Bell’s writing shares her experiences with the Phonic Ear, where she hears a lot and wishes she missed out on a good part of what she catches. She is forced to try to balance her hearing issues with her desire to make a new friend that she can share things with. She is forced to find her strengths and her place in the world. She does manage this, once she manages to work with her hearing aid and use it to her advantage.

Readers found the work to be a great read, as Bell stayed likable while addressing a tough situation and definitely became an accurate spokesperson for those who struggle with being deaf in a hearing world. The fact that being deaf is the secondary factor in this book, however, is what sells it. It shows you how everyone can relate on the same subjects at a certain age (boys, friends, school issues) and reminds you that people are people regardless of their hearing abilities or lack thereof.

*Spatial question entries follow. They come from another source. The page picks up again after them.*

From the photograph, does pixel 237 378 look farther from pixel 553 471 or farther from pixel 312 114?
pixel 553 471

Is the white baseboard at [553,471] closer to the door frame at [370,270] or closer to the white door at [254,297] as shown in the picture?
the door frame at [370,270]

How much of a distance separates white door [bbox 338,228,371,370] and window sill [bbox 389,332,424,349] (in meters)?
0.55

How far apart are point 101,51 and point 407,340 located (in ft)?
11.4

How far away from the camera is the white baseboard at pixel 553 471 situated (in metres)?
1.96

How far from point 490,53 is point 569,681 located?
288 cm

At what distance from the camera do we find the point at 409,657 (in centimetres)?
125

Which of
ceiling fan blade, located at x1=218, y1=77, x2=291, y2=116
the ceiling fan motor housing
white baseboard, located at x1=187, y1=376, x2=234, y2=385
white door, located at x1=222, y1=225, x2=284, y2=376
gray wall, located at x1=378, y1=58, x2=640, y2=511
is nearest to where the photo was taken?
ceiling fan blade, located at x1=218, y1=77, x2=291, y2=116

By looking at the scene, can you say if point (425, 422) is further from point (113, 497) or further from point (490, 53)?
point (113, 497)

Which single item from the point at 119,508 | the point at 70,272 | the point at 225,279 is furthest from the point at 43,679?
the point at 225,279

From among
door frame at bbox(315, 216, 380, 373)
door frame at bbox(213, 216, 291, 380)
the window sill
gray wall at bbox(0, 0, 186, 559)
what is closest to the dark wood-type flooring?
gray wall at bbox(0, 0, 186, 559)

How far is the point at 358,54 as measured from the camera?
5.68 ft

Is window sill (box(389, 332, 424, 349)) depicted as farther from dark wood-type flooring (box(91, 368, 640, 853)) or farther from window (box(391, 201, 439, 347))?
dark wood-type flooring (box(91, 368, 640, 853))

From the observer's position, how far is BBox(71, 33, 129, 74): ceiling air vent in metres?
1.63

The work definitely has the elements it needs to engage the reader, resulting in empathy and yet still providing some entertainment even with the serious and semi-serious topics it addresses. The artwork is a great delivery method for the work, as it shows speech bubbles for someone who has hearing issues.

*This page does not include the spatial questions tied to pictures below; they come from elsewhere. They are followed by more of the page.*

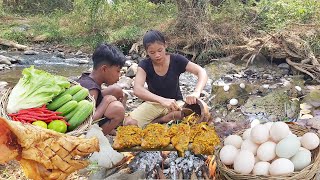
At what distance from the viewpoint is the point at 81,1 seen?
57.8 feet

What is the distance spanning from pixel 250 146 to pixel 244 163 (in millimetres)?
199

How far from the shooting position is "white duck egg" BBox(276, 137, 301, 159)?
2615mm

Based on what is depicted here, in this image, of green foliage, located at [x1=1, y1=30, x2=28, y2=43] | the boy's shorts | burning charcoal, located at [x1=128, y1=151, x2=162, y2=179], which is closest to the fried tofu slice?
burning charcoal, located at [x1=128, y1=151, x2=162, y2=179]

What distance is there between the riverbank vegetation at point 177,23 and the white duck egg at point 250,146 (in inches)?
299

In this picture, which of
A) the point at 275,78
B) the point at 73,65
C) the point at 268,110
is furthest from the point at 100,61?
the point at 73,65

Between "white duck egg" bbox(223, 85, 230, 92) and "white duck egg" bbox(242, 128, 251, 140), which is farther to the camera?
"white duck egg" bbox(223, 85, 230, 92)

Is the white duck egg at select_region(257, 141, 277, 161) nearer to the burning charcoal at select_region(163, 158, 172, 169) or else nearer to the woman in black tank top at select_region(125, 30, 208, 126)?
the burning charcoal at select_region(163, 158, 172, 169)

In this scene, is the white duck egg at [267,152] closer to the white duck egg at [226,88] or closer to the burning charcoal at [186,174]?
the burning charcoal at [186,174]

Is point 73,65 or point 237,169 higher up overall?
point 237,169

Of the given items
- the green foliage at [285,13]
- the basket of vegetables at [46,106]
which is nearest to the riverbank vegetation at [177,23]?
the green foliage at [285,13]

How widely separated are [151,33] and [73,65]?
355 inches

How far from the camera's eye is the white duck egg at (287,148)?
8.58 ft

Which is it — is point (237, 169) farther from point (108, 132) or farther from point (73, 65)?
A: point (73, 65)

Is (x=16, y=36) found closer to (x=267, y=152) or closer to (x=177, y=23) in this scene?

The book is easy to read for various ages and can be considered a great way to show younger readers both the fact that everyone faces certain problems while some have more to deal with on top of those universal issues and also the idea that issues can be overcome with perseverance and understanding. The book has been introduced to younger readers, who appreciated the way it was written and were successful in understanding the intent behind the writing. Bell does a great job of presenting the work in such a way that both young readers and adults can find enjoyment in the reading.